Questions fréquentes

Le CNAPS certifie-t-il les entreprises de sécurité privée ?

Non. Le CNAPS autorise les entreprises (autorisation d'exercer, durée illimitée) et agrée les dirigeants (agrément, cinq ans). Les certifications de qualité sont volontaires et délivrées par AFNOR Certification (NF Service NF241, QualiSécurité REF-215), par le CNPP (APSAD) ou par des organismes ISO accrédités. L'expression « certification CNAPS » est juridiquement impropre.

NF Service NF241 ou QualiSécurité REF-215 : laquelle choisir ?

Cela dépend de la taille de l'entreprise et des donneurs d'ordre visés. QualiSécurité (3 000 à 5 000 euros HT, 3 à 6 mois de préparation, environ 30 entreprises certifiées) est accessible aux PME et ETI régionales. NF Service NF241 (20 000 à 50 000 euros HT, 1 à 2 ans, 7 à 9 entreprises) cible les grands acteurs nationaux qui en font un différenciant achat.

Comment vérifier si une entreprise de sécurité privée est en règle ?

Trois étapes. Consulter le registre public du CNAPS et vérifier les activités autorisées. Croiser les dirigeants déclarés au Kbis avec les agréments CNAPS en cours de validité. Exiger les copies des cartes professionnelles des agents qui seront affectés au site.

Une certification AFNOR est-elle obligatoire pour répondre à un appel d'offres public ?
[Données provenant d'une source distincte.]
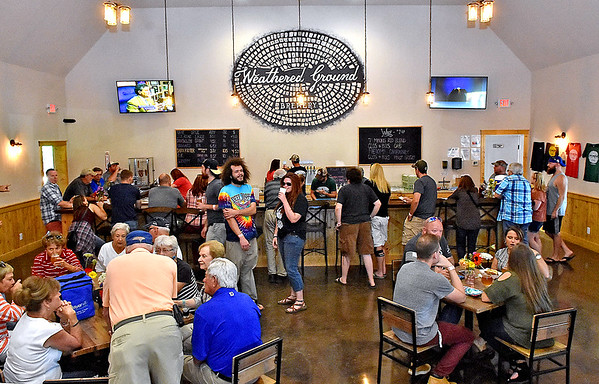 (Brad Davis/The Register-Herald) Patrons hang out in the main pub area during the grand opening celebration for the Weathered Ground Brewery Saturday afternoon in Cool Ridge.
Non. Les certifications NF Service NF241, QualiSécurité REF-215 ou ISO 9001 ne sont pas des exigences légales pour soumissionner. Elles sont fréquemment listées comme critères de sélection ou d'attribution dans les CCTP, et pondérées dans la note technique. Seules l'autorisation d'exercer CNAPS et les agréments dirigeants sont obligatoires.

Qu'est-ce que Dracar Ultimate et quand faut-il s'y conformer ?

Dracar Ultimate est la plateforme dématérialisée du CNAPS instaurée par le décret n° 2025-1344 du 26 décembre 2025, en vigueur depuis janvier 2026. La conformité opérationnelle pour les entreprises existantes est obligatoire au 1er octobre 2026 en métropole et au 31 décembre 2026 dans les territoires d'outre-mer. Chaque activité fait l'objet d'une demande distincte.

Quelle est la différence entre autorisation d'exercer, agrément et certification ?

L'autorisation d'exercer (article L. 612-1 CSI) est obligatoire, délivrée par le CNAPS à l'entreprise pour une durée illimitée. L'agrément (article L. 612-6 CSI) est obligatoire, délivré par le CNAPS à chaque dirigeant pour cinq ans. La certification (NF Service, QualiSécurité, ISO) est volontaire, délivrée par un organisme certificateur, valable trois ans en règle générale.

L'agrément dirigeant CNAPS doit-il être renouvelé ?

Oui. L'agrément est valable cinq ans, renouvelable. La demande de renouvellement doit être engagée au moins trois mois avant l'échéance pour éviter une rupture, qui suspendrait de fait la capacité du dirigeant à exercer ses fonctions dans l'entreprise.

Combien d'entreprises détiennent NF Service NF241 en France ?

Entre 7 et 9 selon les sources sectorielles. QualiSécurité REF-215 est détenue par environ 30 entreprises. ISO 9001 par plusieurs dizaines. La rareté de NF241 en fait un différenciant achat utilisé par les grands groupes nationaux sur les comptes administratifs et les RFP grands comptes.

Les certifications ISO 45001 et 18788 sont-elles utiles dans la sécurité privée ?

ISO 45001 (santé et sécurité au travail) inclut explicitement la protection des travailleurs isolés et est demandée par les donneurs d'ordre industriels exigeants, particulièrement sur les sites Seveso. ISO 18788 (management des opérations de sécurité privée) est principalement utilisée par les opérateurs intervenant à l'international ; sa reconnaissance COFRAC est en cours.

Quel est le risque pour un donneur d'ordre qui contracte avec une entreprise non autorisée par le CNAPS ?

Une co-responsabilité pénale possible au titre du Code de la sécurité intérieure. La vérification du registre public CNAPS avant signature constitue une diligence minimale attendue, et le CNAPS publie un guide d'achat et une charte des bonnes pratiques à destination des donneurs d'ordre.